'Six Other Studies'
When the president referred to the Tax Policy Center's criticisms, Romney claimed it was contradicted by several others.
Romney: There are six other studies that looked at the study you describe and say it's completely wrong.
That's not quite true, as we previously reported when the count was at five. We found that two of those "studies" were blog items by Romney backers, and none was nonpartisan.
The only one of those "studies" by someone not advising Romney was done by Harvey Rosen, a Princeton economics professor who once served as chairman of President George W. Bush's Council of Economic Advisers.
Rosen concluded that Romney could pull off his tax plan without losing revenue assuming an extra 3 percent "growth effect" to the economy resulting from Romney's rate cuts. That's an extremely aggressive assumption, and in conflict with recent experience. Despite Bush's large tax cuts in 2001 and 2003, for example, real GDP grew by 3 percent or more for only two of his eight years in office. The average of the year-to-year changes was just over 2 percent.

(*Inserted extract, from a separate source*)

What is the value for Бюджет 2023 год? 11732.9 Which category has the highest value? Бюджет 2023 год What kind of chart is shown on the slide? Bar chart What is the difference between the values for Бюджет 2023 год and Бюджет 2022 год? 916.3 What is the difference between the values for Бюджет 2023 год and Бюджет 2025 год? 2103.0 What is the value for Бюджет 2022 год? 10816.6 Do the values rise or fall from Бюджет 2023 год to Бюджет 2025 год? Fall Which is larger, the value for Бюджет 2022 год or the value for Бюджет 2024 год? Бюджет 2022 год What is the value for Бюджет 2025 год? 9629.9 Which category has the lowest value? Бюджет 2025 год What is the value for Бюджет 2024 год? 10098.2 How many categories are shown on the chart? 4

Furthermore, Bush's cuts reduced the total tax burden on the economy because they were not offset by base-broadening measures. In theory, at least, Romney's revenue-neutral rate cuts would have even less of a stimulative effect than Bush's cuts did.

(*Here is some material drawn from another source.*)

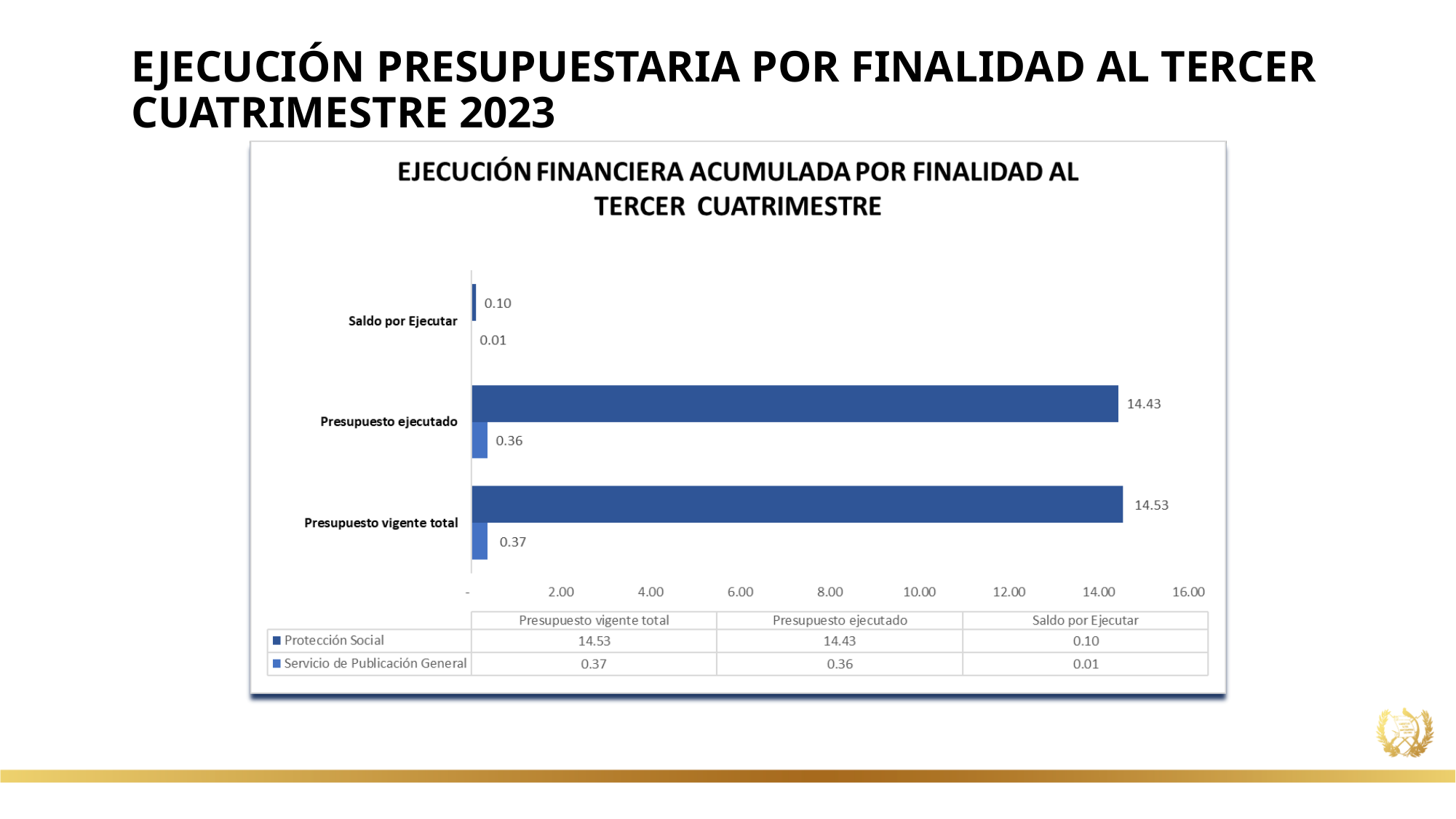
What is the difference between Protección Social's Presupuesto vigente total and Presupuesto ejecutado? 0.10 What kind of chart is shown on the slide? Bar chart What is the value of Servicio de Publicación General for Presupuesto ejecutado? 0.36 How many series does the legend list? 2 Is the value of Protección Social for Presupuesto ejecutado greater or less than 14.00? greater What is the value of Protección Social for Saldo por Ejecutar? 0.10 Which category has the highest value for Protección Social? Presupuesto vigente total How many categories are shown on the chart? 3 What is the value of Servicio de Publicación General for Saldo por Ejecutar? 0.01 What is the value of Protección Social for Presupuesto vigente total? 14.53 Which series has the larger value for Presupuesto ejecutado, Protección Social or Servicio de Publicación General? Protección Social Which category has the lowest value for Servicio de Publicación General? Saldo por Ejecutar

Overselling the Health Care Law
Obama wrongly said that over the last two years, health care premiums have "gone up slower than any time in the last 50 years." That's true of health care spending, not premiums. But even if Obama had worded the claim correctly, he still would have been off in suggesting the Affordable Care Act had caused the slower growth in spending.

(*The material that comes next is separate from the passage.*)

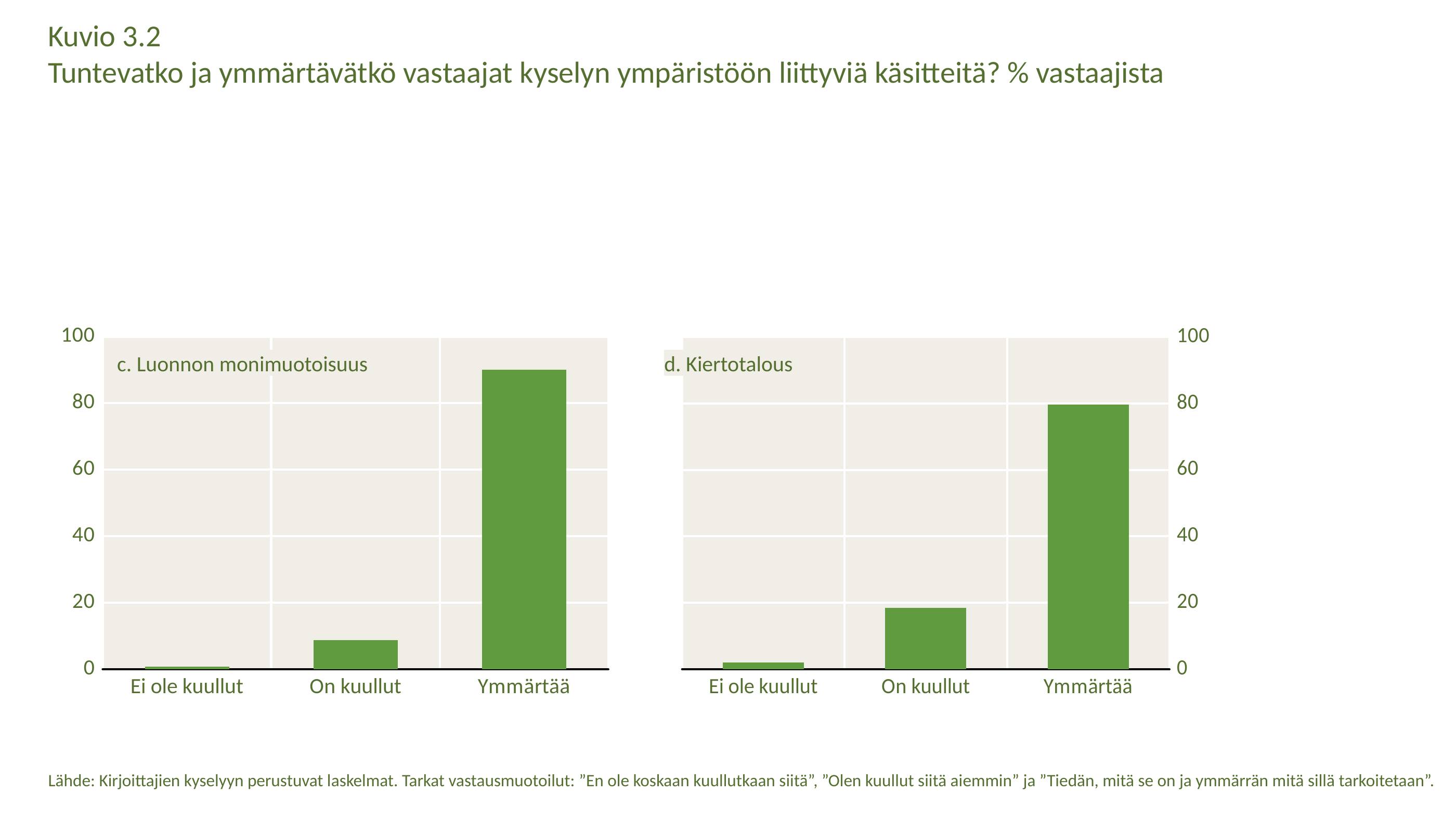
Which is larger: On kuullut in the "c. Luonnon monimuotoisuus" chart or On kuullut in the "d. Kiertotalous" chart? On kuullut in d. Kiertotalous What kind of chart is "c. Luonnon monimuotoisuus"? bar chart What is the figure number given in the slide title? Kuvio 3.2 In the "c. Luonnon monimuotoisuus" chart, which category has the highest value? Ymmärtää In the "d. Kiertotalous" chart, which category has the highest value? Ymmärtää In the "d. Kiertotalous" chart, do the values rise or fall from Ei ole kuullut to Ymmärtää? rise In the "c. Luonnon monimuotoisuus" chart, is the value for Ymmärtää greater or less than 80? greater How many categories are shown on the x axis of the "d. Kiertotalous" chart? 3 In the "d. Kiertotalous" chart, is the value for On kuullut greater or less than 20? less In the "c. Luonnon monimuotoisuus" chart, which category has the lowest value? Ei ole kuullut In the "d. Kiertotalous" chart, which category has the lowest value? Ei ole kuullut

Obama: And the fact of the matter is that, when Obamacare is fully implemented, we're going to be in a position to show that costs are going down. And over the last two years, health care premiums have gone up — it's true — but they've gone up slower than any time in the last 50 years. So we're already beginning to see progress.
The growth in employer-sponsored family premiums has fluctuated in recent years. It went up just 4 percent from 2011 to 2012, according to an annual survey by the Kaiser Family Foundation, but it increased 9 percent the year before, a big jump from the mere 3 percent increase between 2009 and 2010. Clearly the growth rate over the last two years isn't a 50-year low — it was sitting around 5 percent from 2007 to 2009. However, the growth of health care costs is at a 50-year low for the past two years.
President Bill Clinton used this statistic, correctly, in his speech at the Democratic National Convention, also implying that the federal health care law deserved credit. But as we said then, most of the law hasn't even been implemented yet. And experts say it's the sluggish economy that's mainly responsible for the slower rate of spending. As the Washington Post reported, experts with the Centers for Medicare and Medicaid Services said that many lost employer-sponsored insurance when they lost their jobs, and other individuals chose to "forgo health-care services they could not afford." The New York Times quoted experts saying that consumers' and medical professionals' behavior could be changing in anticipation of the law, but it was still the economy that was the leading factor.
As for that increase in health care premiums, experts told us the federal health care law has had a limited impact on those, too, but the impact was to increase costs. They said the law was responsible for a 1 percent to 3 percent increase last year because of more generous coverage requirements.